EXTRACT PROVIDED.
Daylight Saving Time bill: ‘Send it to the voters,’ says state senator

Feb 21, 2019, 6:43 AM | Updated: Mar 8, 2019, 5:42 pm
32-hour, daylight saving time, gift, Daylight Saving...
(John Davey, Flickr)
(John Davey, Flickr)

A bill that would keep Washington in Daylight Saving time permanently went before the state Senate for a public hearing Wednesday, where one senator pushed for a ballot initiative rather than action from the Legislature.

RELATED: ‘The time has come’ to fix Daylight Saving

“I just want to send it to the voters — let them tell us what they think we should do, and that will send a message to the federal government, and hopefully it spurs some action,” said Democratic Sen. Mark Mullet.

While switching to standard time year-round is generally a pretty streamlined process, choosing to stay in Daylight Saving Time requires a federal waiver, based on the economic impact it would have on surrounding states.

As of now, Washington state lawmakers have been working with Oregon to help draft its own version of this bill. California voted in favor of a similar ballot measure last November, making the only holdout Idaho, a state that exists partly in Mountain Time.

“If we can get all the western states lined up with a message to the federal government that we are really serious about considering this option, I think the feds will take it seriously,” Sen. Mullet said.

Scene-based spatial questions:
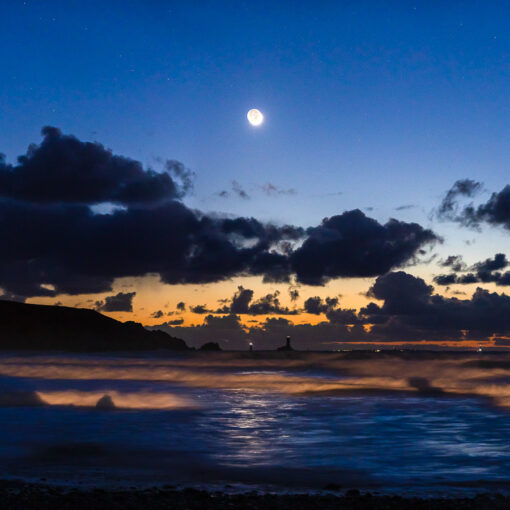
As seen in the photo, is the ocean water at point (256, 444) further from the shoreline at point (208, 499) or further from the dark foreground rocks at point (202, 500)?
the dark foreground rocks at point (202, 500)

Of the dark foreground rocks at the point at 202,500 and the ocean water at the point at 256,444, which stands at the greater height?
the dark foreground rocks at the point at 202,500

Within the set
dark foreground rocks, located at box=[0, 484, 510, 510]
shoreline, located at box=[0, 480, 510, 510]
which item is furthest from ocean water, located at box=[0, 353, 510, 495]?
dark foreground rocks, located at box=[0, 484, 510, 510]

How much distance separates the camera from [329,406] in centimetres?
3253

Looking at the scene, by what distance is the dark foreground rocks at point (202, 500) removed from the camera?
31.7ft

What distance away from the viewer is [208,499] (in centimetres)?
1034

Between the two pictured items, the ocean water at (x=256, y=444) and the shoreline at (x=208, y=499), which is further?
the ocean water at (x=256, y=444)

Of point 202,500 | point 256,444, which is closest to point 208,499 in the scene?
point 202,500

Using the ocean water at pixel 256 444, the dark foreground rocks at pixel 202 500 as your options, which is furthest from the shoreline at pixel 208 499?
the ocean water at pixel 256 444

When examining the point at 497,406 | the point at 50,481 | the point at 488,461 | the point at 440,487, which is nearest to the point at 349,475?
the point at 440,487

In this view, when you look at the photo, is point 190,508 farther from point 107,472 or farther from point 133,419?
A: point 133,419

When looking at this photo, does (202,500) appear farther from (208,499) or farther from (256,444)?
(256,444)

WRITTEN TASK 1.
Answer these questions using the Daylight Saving Time article.
(a) Which party does Sen. Mark Mullet belong to?
(b) What does choosing to stay in Daylight Saving Time require?
(c) Which state voted in favor of a similar ballot measure last November?
WRITTEN TASK 2.
Quote the passage of the Daylight Saving Time article that begins at the words "RELATED: ‘The time has" and stops after "on surrounding states.".

COMPLETE ANSWER 1.
(a) He is a Democrat.
(b) It requires a federal waiver.
(c) California voted in favor of it.

COMPLETE ANSWER 2.
RELATED: ‘The time has come’ to fix Daylight Saving

“I just want to send it to the voters — let them tell us what they think we should do, and that will send a message to the federal government, and hopefully it spurs some action,” said Democratic Sen. Mark Mullet.

While switching to standard time year-round is generally a pretty streamlined process, choosing to stay in Daylight Saving Time requires a federal waiver, based on the economic impact it would have on surrounding states.